Extrait du document
La loi athénienne avait déjà consacré un grand principe que l’on retrouve chez tous les peuples civilisés : dans tout débat judiciaire, public ou privé, où les rôles du demandeur et du défendeur étaient nettement accusés, elle donnait le dernier mot à la défense. Aphobos put donc encore répliquer à Démosthène ; nous ne savons ce qu’il allégua pour affaiblir l’effet de la péroraison à la fois habile et pathétique de son adversaire. En tout cas, le jury se prononça contre lui, le déclara convaincu de prévarication.

Liste disponible

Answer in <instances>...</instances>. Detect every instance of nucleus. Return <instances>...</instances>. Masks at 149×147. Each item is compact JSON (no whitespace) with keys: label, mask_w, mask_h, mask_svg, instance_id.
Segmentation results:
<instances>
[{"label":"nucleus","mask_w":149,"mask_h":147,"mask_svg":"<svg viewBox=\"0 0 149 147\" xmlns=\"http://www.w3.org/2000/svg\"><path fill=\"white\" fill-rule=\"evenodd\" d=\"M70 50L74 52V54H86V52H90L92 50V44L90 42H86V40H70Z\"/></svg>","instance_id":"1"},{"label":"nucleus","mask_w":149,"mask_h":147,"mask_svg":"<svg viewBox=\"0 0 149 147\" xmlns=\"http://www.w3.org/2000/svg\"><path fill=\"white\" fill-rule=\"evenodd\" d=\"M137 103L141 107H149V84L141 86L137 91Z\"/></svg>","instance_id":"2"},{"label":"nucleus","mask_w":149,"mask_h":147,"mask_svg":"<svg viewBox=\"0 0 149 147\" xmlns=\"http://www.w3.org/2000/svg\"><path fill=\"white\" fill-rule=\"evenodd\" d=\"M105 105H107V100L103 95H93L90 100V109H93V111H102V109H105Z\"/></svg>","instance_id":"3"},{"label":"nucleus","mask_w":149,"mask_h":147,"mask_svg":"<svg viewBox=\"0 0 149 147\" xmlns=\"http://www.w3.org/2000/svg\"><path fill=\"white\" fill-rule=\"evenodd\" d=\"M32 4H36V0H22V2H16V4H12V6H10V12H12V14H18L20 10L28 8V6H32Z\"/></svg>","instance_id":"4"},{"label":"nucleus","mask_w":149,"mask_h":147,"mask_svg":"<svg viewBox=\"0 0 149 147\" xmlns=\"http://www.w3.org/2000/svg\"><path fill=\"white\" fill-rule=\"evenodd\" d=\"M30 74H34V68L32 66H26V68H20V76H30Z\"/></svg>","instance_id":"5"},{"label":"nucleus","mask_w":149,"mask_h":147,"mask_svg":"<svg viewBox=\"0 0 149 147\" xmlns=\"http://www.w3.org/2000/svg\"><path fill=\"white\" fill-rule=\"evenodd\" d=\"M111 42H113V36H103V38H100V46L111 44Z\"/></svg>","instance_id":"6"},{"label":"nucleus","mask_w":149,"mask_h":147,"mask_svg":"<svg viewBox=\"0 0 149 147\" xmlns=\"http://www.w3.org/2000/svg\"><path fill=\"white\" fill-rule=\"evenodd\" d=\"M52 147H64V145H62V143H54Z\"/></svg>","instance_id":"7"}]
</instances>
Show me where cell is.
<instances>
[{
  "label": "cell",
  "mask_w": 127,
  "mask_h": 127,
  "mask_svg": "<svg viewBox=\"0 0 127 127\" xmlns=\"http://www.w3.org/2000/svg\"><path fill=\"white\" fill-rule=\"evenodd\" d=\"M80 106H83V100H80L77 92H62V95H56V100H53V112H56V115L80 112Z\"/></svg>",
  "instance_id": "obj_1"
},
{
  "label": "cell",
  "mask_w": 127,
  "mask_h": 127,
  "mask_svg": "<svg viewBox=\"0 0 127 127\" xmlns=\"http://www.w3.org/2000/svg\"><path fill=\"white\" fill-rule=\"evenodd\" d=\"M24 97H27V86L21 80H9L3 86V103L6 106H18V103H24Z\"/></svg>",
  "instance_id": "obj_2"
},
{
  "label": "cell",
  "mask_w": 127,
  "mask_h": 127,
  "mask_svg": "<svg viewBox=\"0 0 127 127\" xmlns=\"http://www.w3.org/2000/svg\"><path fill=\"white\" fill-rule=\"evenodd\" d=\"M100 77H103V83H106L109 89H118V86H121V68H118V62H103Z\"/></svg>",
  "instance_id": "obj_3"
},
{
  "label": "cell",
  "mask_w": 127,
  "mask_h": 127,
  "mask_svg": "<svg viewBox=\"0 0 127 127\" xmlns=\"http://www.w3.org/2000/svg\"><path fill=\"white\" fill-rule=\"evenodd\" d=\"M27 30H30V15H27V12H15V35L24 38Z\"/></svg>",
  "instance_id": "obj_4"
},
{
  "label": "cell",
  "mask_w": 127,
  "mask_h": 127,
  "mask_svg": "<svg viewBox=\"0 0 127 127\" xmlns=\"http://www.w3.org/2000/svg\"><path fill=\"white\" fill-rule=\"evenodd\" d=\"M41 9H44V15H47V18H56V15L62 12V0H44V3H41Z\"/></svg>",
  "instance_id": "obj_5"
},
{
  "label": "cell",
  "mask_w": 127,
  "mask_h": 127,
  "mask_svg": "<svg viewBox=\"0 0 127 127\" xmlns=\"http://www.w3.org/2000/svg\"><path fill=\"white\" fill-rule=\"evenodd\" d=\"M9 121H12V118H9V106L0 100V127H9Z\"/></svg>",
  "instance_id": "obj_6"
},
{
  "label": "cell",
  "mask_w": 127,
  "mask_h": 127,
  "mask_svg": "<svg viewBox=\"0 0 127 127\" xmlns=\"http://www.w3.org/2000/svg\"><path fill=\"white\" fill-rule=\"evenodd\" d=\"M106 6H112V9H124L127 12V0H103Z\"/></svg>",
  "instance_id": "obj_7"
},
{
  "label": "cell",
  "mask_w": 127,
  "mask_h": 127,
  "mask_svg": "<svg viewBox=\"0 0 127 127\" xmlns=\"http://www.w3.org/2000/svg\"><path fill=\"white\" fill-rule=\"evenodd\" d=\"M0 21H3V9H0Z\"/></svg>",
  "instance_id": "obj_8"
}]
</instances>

Problèmes et tâches
(1) Recopiez le passage de l'extrait sur le procès d'Aphobos qui va de « La loi athénienne » à « convaincu de prévarication. ».
(2) Renvoyez chaque ligne de la liste contenant le mot « nucleus ».
L'extrait et la liste n'ont pas la même provenance.

Réponses par tâche
(1)
La loi athénienne avait déjà consacré un grand principe que l’on retrouve chez tous les peuples civilisés : dans tout débat judiciaire, public ou privé, où les rôles du demandeur et du défendeur étaient nettement accusés, elle donnait le dernier mot à la défense. Aphobos put donc encore répliquer à Démosthène ; nous ne savons ce qu’il allégua pour affaiblir l’effet de la péroraison à la fois habile et pathétique de son adversaire. En tout cas, le jury se prononça contre lui, le déclara convaincu de prévarication.

(2)
Answer in <instances>...</instances>. Detect every instance of nucleus. Return <instances>...</instances>. Masks at 149×147. Each item is compact JSON (no whitespace) with keys: label, mask_w, mask_h, mask_svg, instance_id.
[{"label":"nucleus","mask_w":149,"mask_h":147,"mask_svg":"<svg viewBox=\"0 0 149 147\" xmlns=\"http://www.w3.org/2000/svg\"><path fill=\"white\" fill-rule=\"evenodd\" d=\"M70 50L74 52V54H86V52H90L92 50V44L90 42H86V40H70Z\"/></svg>","instance_id":"1"},{"label":"nucleus","mask_w":149,"mask_h":147,"mask_svg":"<svg viewBox=\"0 0 149 147\" xmlns=\"http://www.w3.org/2000/svg\"><path fill=\"white\" fill-rule=\"evenodd\" d=\"M137 103L141 107H149V84L141 86L137 91Z\"/></svg>","instance_id":"2"},{"label":"nucleus","mask_w":149,"mask_h":147,"mask_svg":"<svg viewBox=\"0 0 149 147\" xmlns=\"http://www.w3.org/2000/svg\"><path fill=\"white\" fill-rule=\"evenodd\" d=\"M105 105H107V100L103 95H93L90 100V109H93V111H102V109H105Z\"/></svg>","instance_id":"3"},{"label":"nucleus","mask_w":149,"mask_h":147,"mask_svg":"<svg viewBox=\"0 0 149 147\" xmlns=\"http://www.w3.org/2000/svg\"><path fill=\"white\" fill-rule=\"evenodd\" d=\"M32 4H36V0H22V2H16V4H12V6H10V12H12V14H18L20 10L28 8V6H32Z\"/></svg>","instance_id":"4"},{"label":"nucleus","mask_w":149,"mask_h":147,"mask_svg":"<svg viewBox=\"0 0 149 147\" xmlns=\"http://www.w3.org/2000/svg\"><path fill=\"white\" fill-rule=\"evenodd\" d=\"M30 74H34V68L32 66H26V68H20V76H30Z\"/></svg>","instance_id":"5"},{"label":"nucleus","mask_w":149,"mask_h":147,"mask_svg":"<svg viewBox=\"0 0 149 147\" xmlns=\"http://www.w3.org/2000/svg\"><path fill=\"white\" fill-rule=\"evenodd\" d=\"M111 42H113V36H103V38H100V46L111 44Z\"/></svg>","instance_id":"6"},{"label":"nucleus","mask_w":149,"mask_h":147,"mask_svg":"<svg viewBox=\"0 0 149 147\" xmlns=\"http://www.w3.org/2000/svg\"><path fill=\"white\" fill-rule=\"evenodd\" d=\"M52 147H64V145H62V143H54Z\"/></svg>","instance_id":"7"}]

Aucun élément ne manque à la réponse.